Before, a single set of rules applied the same scrutiny to every application, regardless of context, behaviour, or the signals that separate genuine customers from fraudulent ones.  

The new AI-powered threats 

Generative AI is playing a central role in supporting this shift to AI-based threat techniques. Synthetic fraud, deepfakes, and AI-generated imagery are becoming more widely accessible, allowing threat actors to create highly convincing identity assets at speed. 

The rise of synthetic fraud represents a fundamental shift in how threat actors approach identity theft. Rather than stealing someone’s complete identity, bad actors now construct entirely new personas by blending real and fabricated information. These synthetic identities are built deliberately, establishing online footprints and behavioural patterns that make them appear entirely legitimate. This makes these identities difficult to detect through traditional means alone. 

Going further, modern deepfake technology can now create convincing identity documents, synthetic voice recordings, and video verification content. For businesses relying on document uploads or basic biometric checks, this is a significant threat. A bad actor can generate a realistic-looking passport or driving licence in minutes, complete with consistent details and appropriate security features. Voice-based authentication can be bypassed with short audio samples, and video verification can be spoofed with increasingly accessible technology. 

What once required significant technical expertise and resources is now available through user-friendly platforms and services. Over a third (35%) of UK businesses reported being targeted by AI-related fraud in the first quarter of 2025, compared to just 23% the previous year. Deepfake technology enables sophisticated social engineering attacks, with threat actors using AI-generated voices or cloned video to conduct fraudulent video calls.  

Building a multi-layered defence system 

A significant issue with traditional identity verification is its static nature. Rules-based systems apply predetermined logic to each application. This means the system will check if the document matches certain criteria, verify if data points align, and confirm if the applicant exists in certain databases. When threat actors use new techniques, the system cannot adapt until the rules are manually updated by a human. This creates a permanent lag between how quickly fraud threats are evolving and protection strategies.  

By the time a traditional system has been updated to catch one fraud technique, bad actors have already moved to the next. During high-pressure periods when system updates and rule changes are deliberately frozen to maintain stability, this lag leads to significant exposure. 

These vulnerabilities lead to substantial losses and measurable fraud increases. Facility takeover fraud has risen by 76%, SIM swap fraud grew 1,055%, and online retail experienced a 75% increase in account takeovers. This issue only heightens in times of high-pressure, so multi-layered defence systems are more resilient under stress.  

A multi-layered defence system must be automated and intelligent, without adding to customer friction. The first layer of defence analyses device location signals and behavioural patterns, whilst using modern identity verification biometric checks to detect deepfakes and liveness to ensure that a real person is present.  

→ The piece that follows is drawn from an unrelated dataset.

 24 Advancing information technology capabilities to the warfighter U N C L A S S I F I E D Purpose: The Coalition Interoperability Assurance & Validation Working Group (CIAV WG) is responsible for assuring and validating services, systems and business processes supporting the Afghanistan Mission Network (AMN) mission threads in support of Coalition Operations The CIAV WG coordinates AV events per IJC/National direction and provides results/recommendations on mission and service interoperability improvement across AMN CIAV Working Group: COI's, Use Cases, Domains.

Continuous monitoring looks for signals that an account has been compromised, such as unusual transaction patterns or unexpected changes to contact details. This approach is particularly crucial for detecting facility takeover fraud, ensuring that even if credentials are compromised, fraudulent activity can be blocked before losses occur. 

Crucially, human expertise and escalation is critical. Not all fraud can be detected automatically, so clear escalation paths allow both automated systems and customer-facing staff to flag suspicious activity for a human to review. 

The convergence of sophisticated fraud techniques and elevated operational pressure creates an increasingly challenging risk environment for modern businesses. Traditional identity verification and single-point authentication are inadequate against new threats like synthetic identities, deepfakes, and AI-enabled fraud. Organisations must build resilient, multi-layered defence systems that remain effective under pressure whilst delivering seamless experiences to customers.